The criminal justice system is an advocacy system.  It should be no surprise that in such a system attorneys from both sides sometimes become paid liars.  Not only do they lie in court, but they lie to the media and to the public.  And the attorneys are not the only ones who sometimes lie.  Witnesses, including law enforcement officers, sometimes lie.  During the investigation of cases illegalities by law enforcement sometimes occur.  These illegalities can go undetected by others in the justice system.  Prejudices and preconceived ideas, pro and con, about a suspect can sometimes influence the outcome of an investigation.

In the advocacy system both sides are seldom evenly matched.  Attorneys on both sides vary greatly in ability, dedication, personal energy, willingness or opportunity to spend enough time examining/preparing a case, personal integrity, etc.  Skillful defense attorneys, their clients, and less frequently, their client's friends, employers, etc often exploit personal relations/rapport with prosecutors in order to reach the best deal for their clients -- which deal may not be the best for the public.

Want a local example of sweetheart treatment from our county prosecutor's office which illustrates the above paragraph?

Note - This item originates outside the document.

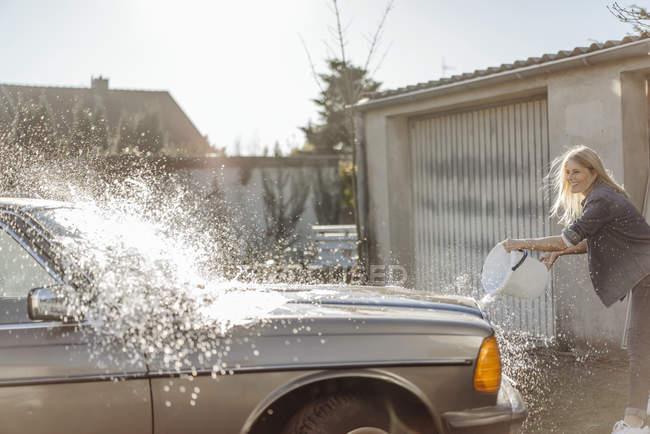 Woman washing car — Stock Photo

I have reposted below a discussion of the Tamara Iverson case.  

Tamara Iverson was charged with embezzling $6,670 from the Troy 4-H/FFA Booster Organization.  Here is a description of the plea bargain proposed by our prosecutor as described in an article in the Daily News written by Hillary Hamm:

"The plea agreement states that Iverson will receive a withheld judgment and be placed on probation for an amount of time to be determined by Superior Court Judge John Stegner. 

Iverson also must pay a restitution amount of approximately $5,000, Evans said. She has already voluntarily repaid the booster organization nearly $3,500 within the last year. 

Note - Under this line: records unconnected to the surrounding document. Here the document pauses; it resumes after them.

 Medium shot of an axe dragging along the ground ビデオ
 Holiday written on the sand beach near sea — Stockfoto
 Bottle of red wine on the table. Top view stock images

The plea agreement does not include incarceration because of jail time she already served in a similar embezzlement case. 

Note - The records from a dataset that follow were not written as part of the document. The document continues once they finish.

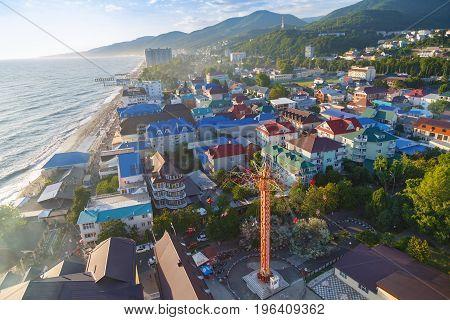 LAZAREVSKOE SOCHI KRASNODAR REGION JULY 5 2017: View of the beach and park of Lazarevskoe city Sochi at sunset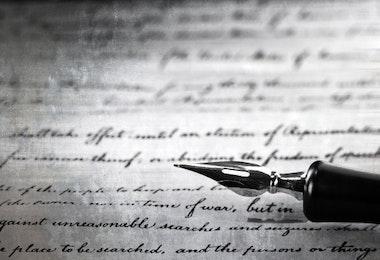 vintage pen on a handwritten paper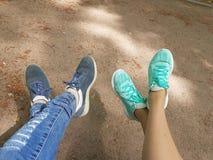 1 ζωή ακόμα Διασχισμένος ο ένας με τον άλλον δύο ζευγάρια των ποδιών στους στιλίστες Ένα ζευγάρι των ποδιών στα μπλε σχισμένα τζι Στοκ φωτογραφίες με δικαίωμα ελεύθερης χρήσης
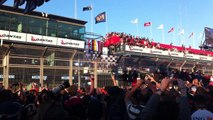 2011 Australian Formula 1 Grand Prix: Podium celebration from the crowd on main straight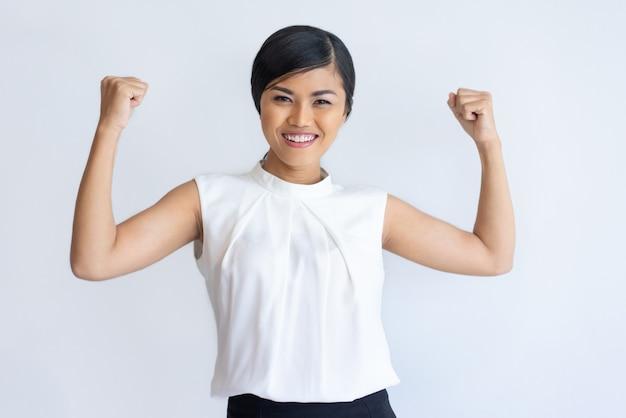 Chica tailandesa alegre mostrando fuerza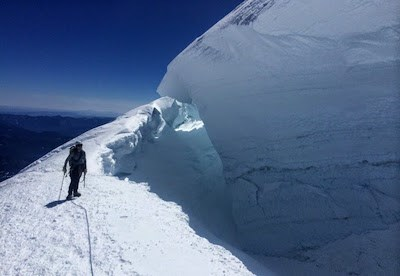 A climbing ranger stands at the edge of a large, deep crevasse on a steep slope.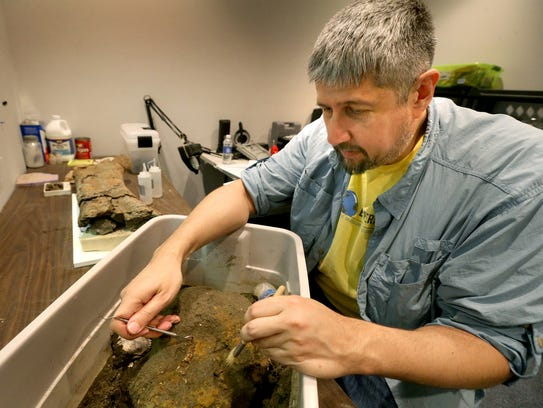 Paleontologist Alan Brown, the Executive Director of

In June 2003, Iverson was found guilty in a federal court for embezzling $10,950 from customer accounts while she was employed by U.S. Bank in Moscow. She was sentenced to two months imprisonment, four years probation and restitution of $10,950."

A wonderful plea bargain proposal!

Fortunately, Judge Stegner had better ideas.  See below.

So when it comes to the products of the criminal justice system, the watchwords should be "Don't trust us!  Watch us carefully."  

Part of the solution to the problems in the criminal justice system includes having the public become much more aware of what goes on, not less.  To achieve this goal means that a much more vigilant, aggressive media, a much more open and informative law enforcement and prosecutor's office, and a more concerned, involved public is needed.  I offer the Sitler case in toto as evidence for this position.  The criminal justice system is the public's business.  The more information the public are provided about it, the better judgments the public can make and actions they can take.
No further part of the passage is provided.